Happy 500th Birthday, Reinheitsgebot
This is the 500th anniversary of the world's most famous brewing law. I did a big story for the anniversary in the print edition of All About Beer--and I see that it's online now. There's a lot about this law that is curious both historically and culturally. It is, of course, a Bavarian law, which is why folks to the north continued to blithely and complete ignore its dictates until well into the 19th century. Despite that, its legacy is evident in every brewery in Germany now, whether they're making lager in Munich or gose in Leipzig. But what I find most interesting is the context of the law now, in 2016, and what its status is likely to be in the next few years.
The 500th anniversary comes at an interesting moment for German brewers and may be an opportunity for a reconsideration of the venerable law. As people stop to look at the law this year they may discover a couple of things. First, there’s the public perception of what the law disallows, which isn’t exactly correct. Urban Chestnut's Florian Kuplent expects this to cause one kind of reckoning. “I do see the danger of somebody coming up and saying, ‘Hey, this whole thing is actually not valid anymore because you are using PVCC, you are using malt extract, you are using salts to modify your water, so you’re really not brewing according to Reinheitsgebot.’ I think people will have a hard time distinguishing the truth.”

PROBLEMS TO WORK ON:
- A) Condense the paragraph of the Reinheitsgebot text that begins "The 500th anniversary comes at an interesting moment" into a shorter version that keeps its main facts.
- B) Carry the Reinheitsgebot text forward from its final sentence.
The rows below have no connection to the Reinheitsgebot text.

PROVIDED INFORMATION:
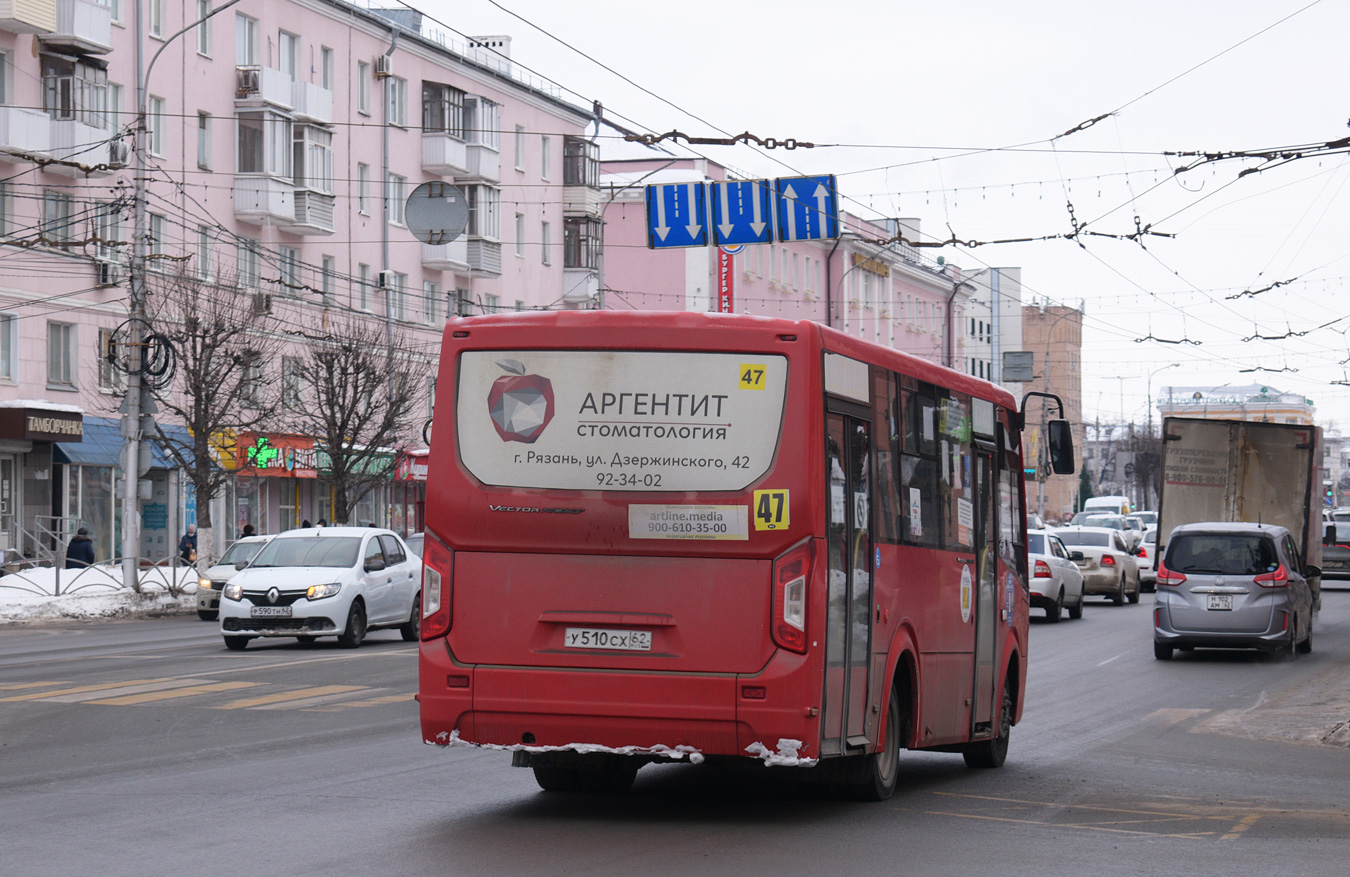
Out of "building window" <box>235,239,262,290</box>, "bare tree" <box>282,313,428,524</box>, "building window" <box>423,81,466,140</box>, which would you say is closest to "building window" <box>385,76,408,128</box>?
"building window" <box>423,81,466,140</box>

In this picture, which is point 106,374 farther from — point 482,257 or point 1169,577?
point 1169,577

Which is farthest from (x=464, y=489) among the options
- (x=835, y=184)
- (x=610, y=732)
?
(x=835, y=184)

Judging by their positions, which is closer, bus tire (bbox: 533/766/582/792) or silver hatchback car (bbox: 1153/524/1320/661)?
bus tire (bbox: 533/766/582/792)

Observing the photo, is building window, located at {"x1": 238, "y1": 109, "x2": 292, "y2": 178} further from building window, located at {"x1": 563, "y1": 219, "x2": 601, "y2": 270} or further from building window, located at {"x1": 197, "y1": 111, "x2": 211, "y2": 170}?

--

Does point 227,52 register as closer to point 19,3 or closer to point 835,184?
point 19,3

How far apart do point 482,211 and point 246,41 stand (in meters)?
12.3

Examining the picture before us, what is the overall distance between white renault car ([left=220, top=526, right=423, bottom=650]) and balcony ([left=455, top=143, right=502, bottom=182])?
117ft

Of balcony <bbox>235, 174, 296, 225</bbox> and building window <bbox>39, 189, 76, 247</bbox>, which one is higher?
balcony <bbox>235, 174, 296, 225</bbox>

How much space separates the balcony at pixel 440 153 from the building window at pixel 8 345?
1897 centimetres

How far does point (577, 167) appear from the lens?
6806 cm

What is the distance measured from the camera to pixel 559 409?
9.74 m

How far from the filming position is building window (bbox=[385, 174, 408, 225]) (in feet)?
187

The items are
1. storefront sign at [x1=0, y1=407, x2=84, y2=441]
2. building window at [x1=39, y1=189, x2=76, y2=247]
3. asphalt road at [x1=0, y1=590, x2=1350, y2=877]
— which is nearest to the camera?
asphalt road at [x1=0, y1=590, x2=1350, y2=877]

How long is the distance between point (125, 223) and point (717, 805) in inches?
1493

ANSWERS FOR THE EXERCISE:
- A) The law's 500th anniversary arrives at an interesting time for German brewers and may lead them to reconsider it. A closer look this year may reveal that the public's idea of what the law disallows is not quite correct. Urban Chestnut's Florian Kuplent expects a reckoning. Someone may claim the law is no longer valid because brewers use PVCC, malt extract and salts to modify their water, and he thinks people will have a hard time distinguishing the truth.

- B)
I did my best to include absolutely everything in here and get it accurate. So there's a consideration of the myths of Reinheitsgebot (like the old chestnut about 16th century brewers not knowing yeast exists), its history, the weird ways it's applied now (that PVCC reference is a hint), and the ways it has shaped German brewing. It's one of the things I'm most proud to have written (actual reporting!), so go have a look if you haven't seen it.
|Schlenkerla's Matthias Trum, who |
educated me about Reinheitsgebot.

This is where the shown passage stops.